Despite the growing danger of fires, the US federal government’s spending on vegetation management decreased under Republican and Democratic administrations from $240 million in 2001 to $180 million in 2015.

In a 2017 speech, US Secretary of Agriculture Sonny Perdue described the inadequate funding for the US Forest Service’s fire management efforts: “We end up having to hoard all of the money that is intended for fire prevention, because we’re afraid we’re going to need it to actually fight fires. It means we can’t do the prescribed burning, harvesting, or insect control to prevent leaving a fuel load in the forest for future fires to feed on.”
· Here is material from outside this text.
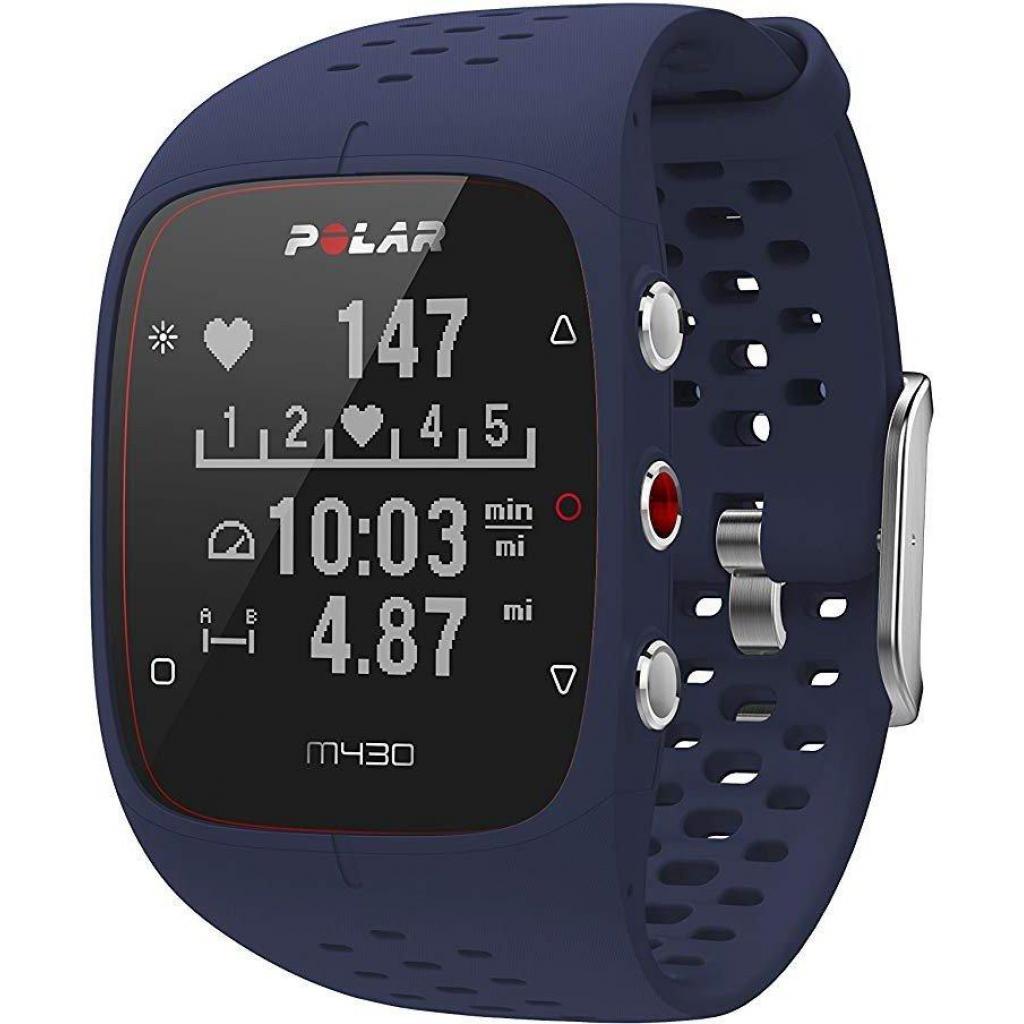 Смарт-часы Polar M430 GPS for Android/iOS Navy (90070084)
Since then, the Trump Administration has repeatedly cut federal funding for wildfire prevention. Trump’s 2020 budget proposed cutting $948 million from the National Forest Service, and the federal wildfire suppression fund has been cut by almost $600 million since 2019. The Joint Fire Science Program, which funds fire science research, has been systematically cut since the early 2000s, and the Trump Administration has cut its budget by more than half since 2017, with the aim of entirely eliminating the fund.

The Democratic Party, which politically dominates California, Oregon and Washington, has likewise refused to provide sufficient funding for wildfire prevention and mitigation at the state level, and has allowed housing development to increasingly expand into high-risk areas. A 2019 report by the McClatchy Company found that more than 2.7 million Californians live in areas highly vulnerable to wildfires.

The West Coast wildfires are only the latest example of the disastrous implications of climate change, which is making living conditions for the most vulnerable layers of society increasingly unbearable.

A September 2019 report by the UN Food and Agricultural Organization estimated that 821 million people are at risk of starvation as global warming makes agriculture increasingly untenable and that 3.2 billion people reside in areas that will become unlivable as soon as the next decade.

A September 2020 congressional report, “The Urgent Need for Climate Action,” estimated that, in California, “approximately 555,000 premature deaths would be avoided in the state over the next 50 years if warming is kept below 2 degrees [Celsius].” The report also found that limiting warming would “avoid approximately 400,000 emergency room visits and hospitalizations for cardiovascular and respiratory disease,” which would otherwise cost the state some $4.5 trillion.

A 2016 report released by the United Nations Development Program found that a “business-as-usual” approach to climate change that allowed global temperatures to rise by 2.5 degrees Celsius would cost the global economy $33 trillion per year by 2050, which is almost certainly a conservative estimate.

Yet, outside of cosmetic non-binding agreements, there have been no attempts to address this immense environmental crisis. The response of capitalist governments around the world to the threat of climate change demonstrates the indifference of the ruling elite to a crisis which threatens countless millions.

A July report by the International Energy Agency estimated that switching to entirely low-carbon sources of energy would cost the world around $44 trillion between now and 2050, but that this amount would more than be made up for in reduced energy expenses. By way of comparison, a recent paper produced by the RAND Corporation think tank estimated that some $47 trillion in income was lost by the bottom 90% of the American population between 1975 and 2018 as a result of rising inequality. In other words, the extra wealth siphoned from US workers to the American ruling class over the last 45 years would be sufficient for the world to make the transition to clean energy. Instead, this vast social wealth has been used to line the pockets of the country’s 600 or so billionaires.